** begin **
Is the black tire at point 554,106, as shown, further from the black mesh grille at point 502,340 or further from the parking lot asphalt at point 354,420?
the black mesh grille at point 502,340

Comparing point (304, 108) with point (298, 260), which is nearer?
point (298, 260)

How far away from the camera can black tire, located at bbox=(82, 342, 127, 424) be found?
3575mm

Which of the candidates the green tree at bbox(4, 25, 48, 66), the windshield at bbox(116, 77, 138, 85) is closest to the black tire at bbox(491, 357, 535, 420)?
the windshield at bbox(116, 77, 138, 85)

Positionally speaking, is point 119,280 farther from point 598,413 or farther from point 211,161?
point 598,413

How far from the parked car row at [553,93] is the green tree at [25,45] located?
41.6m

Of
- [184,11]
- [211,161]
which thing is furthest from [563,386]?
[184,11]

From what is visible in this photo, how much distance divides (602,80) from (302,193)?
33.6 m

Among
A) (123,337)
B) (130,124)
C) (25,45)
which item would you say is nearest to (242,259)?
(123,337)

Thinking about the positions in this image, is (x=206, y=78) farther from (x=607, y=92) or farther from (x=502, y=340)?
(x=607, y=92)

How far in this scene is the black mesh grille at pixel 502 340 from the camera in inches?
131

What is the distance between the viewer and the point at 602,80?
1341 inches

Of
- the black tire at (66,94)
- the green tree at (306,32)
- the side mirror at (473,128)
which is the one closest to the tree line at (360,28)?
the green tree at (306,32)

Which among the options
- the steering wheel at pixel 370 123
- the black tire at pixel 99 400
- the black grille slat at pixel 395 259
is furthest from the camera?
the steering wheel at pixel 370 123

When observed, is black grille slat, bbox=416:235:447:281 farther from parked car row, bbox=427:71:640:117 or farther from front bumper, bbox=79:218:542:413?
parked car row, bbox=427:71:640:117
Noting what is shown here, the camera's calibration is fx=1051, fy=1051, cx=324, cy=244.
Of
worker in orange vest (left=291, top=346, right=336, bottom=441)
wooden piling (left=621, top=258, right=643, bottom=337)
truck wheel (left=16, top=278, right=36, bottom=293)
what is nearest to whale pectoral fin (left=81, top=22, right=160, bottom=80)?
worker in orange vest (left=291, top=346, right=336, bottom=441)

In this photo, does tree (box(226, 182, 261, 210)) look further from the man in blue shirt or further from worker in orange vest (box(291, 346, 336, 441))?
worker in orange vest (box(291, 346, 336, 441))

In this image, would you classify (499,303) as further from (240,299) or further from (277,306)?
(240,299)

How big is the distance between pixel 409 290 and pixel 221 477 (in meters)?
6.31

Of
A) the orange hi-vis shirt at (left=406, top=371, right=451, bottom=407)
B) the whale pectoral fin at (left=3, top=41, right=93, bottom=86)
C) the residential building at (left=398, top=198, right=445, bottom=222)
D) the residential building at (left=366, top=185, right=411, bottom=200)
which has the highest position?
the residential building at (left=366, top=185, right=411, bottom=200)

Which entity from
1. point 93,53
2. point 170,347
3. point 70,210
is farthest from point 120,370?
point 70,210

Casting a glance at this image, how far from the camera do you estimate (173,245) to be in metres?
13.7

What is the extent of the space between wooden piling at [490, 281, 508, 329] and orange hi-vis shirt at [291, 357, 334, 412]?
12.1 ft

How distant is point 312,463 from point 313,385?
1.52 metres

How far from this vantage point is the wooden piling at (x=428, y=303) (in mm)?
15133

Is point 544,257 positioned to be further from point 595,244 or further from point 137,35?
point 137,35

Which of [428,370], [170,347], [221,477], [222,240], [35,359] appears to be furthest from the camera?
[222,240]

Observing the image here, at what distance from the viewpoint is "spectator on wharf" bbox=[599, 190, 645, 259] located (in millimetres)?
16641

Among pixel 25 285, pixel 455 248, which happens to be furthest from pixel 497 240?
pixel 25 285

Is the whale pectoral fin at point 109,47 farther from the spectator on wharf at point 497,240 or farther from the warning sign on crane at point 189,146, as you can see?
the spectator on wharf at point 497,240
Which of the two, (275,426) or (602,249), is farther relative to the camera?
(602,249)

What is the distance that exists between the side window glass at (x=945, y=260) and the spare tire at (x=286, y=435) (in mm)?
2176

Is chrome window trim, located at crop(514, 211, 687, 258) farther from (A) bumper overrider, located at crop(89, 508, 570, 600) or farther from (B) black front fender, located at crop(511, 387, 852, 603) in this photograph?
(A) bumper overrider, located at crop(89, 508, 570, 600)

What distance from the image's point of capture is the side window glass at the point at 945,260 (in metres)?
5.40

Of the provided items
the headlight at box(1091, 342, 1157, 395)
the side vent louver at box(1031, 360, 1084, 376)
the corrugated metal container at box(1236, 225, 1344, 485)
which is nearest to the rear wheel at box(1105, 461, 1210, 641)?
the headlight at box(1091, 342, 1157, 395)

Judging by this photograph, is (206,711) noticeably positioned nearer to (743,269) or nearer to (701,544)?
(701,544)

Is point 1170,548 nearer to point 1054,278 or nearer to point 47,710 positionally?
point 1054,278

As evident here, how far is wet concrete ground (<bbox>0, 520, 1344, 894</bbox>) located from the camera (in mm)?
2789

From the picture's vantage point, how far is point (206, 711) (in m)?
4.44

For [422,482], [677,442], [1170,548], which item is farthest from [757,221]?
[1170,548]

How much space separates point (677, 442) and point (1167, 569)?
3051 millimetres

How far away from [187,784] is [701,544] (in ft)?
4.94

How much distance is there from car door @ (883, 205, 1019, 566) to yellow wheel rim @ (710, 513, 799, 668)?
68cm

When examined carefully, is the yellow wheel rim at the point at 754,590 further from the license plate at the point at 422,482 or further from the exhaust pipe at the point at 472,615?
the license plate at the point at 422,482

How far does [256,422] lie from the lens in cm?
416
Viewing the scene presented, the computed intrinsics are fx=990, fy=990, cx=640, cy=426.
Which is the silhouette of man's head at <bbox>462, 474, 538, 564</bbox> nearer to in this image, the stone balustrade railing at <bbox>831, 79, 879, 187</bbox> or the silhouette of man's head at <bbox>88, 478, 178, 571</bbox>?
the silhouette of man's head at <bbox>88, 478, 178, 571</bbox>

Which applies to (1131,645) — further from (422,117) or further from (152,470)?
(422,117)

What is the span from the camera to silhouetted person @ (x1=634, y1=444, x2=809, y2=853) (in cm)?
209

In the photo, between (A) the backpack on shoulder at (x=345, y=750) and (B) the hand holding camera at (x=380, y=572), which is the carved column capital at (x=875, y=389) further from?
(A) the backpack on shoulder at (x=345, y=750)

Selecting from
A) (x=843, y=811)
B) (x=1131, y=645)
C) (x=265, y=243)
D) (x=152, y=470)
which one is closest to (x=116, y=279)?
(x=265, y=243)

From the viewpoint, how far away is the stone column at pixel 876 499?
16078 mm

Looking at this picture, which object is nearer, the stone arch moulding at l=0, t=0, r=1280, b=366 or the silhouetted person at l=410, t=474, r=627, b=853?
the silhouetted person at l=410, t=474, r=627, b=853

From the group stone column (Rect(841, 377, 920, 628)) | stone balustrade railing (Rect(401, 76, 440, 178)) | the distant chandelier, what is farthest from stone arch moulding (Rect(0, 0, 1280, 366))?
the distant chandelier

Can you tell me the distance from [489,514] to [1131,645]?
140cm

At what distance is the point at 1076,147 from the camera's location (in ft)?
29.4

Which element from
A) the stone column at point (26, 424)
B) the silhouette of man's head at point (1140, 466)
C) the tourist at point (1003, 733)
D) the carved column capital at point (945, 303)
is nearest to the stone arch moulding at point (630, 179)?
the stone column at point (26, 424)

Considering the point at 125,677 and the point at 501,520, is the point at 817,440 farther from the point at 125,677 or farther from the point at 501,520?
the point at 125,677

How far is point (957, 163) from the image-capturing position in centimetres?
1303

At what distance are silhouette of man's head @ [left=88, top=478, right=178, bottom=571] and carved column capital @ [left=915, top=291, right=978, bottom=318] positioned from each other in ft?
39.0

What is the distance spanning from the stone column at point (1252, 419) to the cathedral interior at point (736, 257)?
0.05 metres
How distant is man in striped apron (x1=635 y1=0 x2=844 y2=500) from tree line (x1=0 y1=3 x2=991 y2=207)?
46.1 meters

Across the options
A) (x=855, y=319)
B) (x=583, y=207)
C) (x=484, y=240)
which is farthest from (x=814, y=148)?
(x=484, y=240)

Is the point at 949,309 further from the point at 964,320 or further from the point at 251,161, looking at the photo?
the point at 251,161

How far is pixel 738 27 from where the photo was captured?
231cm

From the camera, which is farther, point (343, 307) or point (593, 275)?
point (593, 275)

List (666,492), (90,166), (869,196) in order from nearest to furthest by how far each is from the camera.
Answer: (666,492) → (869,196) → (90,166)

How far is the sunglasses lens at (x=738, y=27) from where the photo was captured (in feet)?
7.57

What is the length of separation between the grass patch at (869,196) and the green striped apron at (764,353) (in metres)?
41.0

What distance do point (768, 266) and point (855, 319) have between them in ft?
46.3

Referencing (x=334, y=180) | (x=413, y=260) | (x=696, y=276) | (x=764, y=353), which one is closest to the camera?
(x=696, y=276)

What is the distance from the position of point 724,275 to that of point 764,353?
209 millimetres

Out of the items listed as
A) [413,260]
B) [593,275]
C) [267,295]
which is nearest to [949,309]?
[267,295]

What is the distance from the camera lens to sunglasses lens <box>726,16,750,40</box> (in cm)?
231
** end **
__STATED GOAL__: Would you quote, exactly and only, the lines from the one containing "How far is the" to the end of the entries?

__FULL ANSWER__:
How far is the sunglasses lens at (x=738, y=27) from where the photo was captured (in feet)?
7.57

What is the length of separation between the grass patch at (869,196) and the green striped apron at (764,353) (in metres)?
41.0

What distance do point (768, 266) and point (855, 319) have between them in ft?
46.3

Referencing (x=334, y=180) | (x=413, y=260) | (x=696, y=276) | (x=764, y=353), which one is closest to the camera?
(x=696, y=276)

What is the distance from the position of point 724,275 to that of point 764,353?
209 millimetres

Out of the items listed as
A) [413,260]
B) [593,275]
C) [267,295]
which is nearest to [949,309]?
[267,295]

What is the distance from the camera lens to sunglasses lens <box>726,16,750,40</box> (in cm)?
231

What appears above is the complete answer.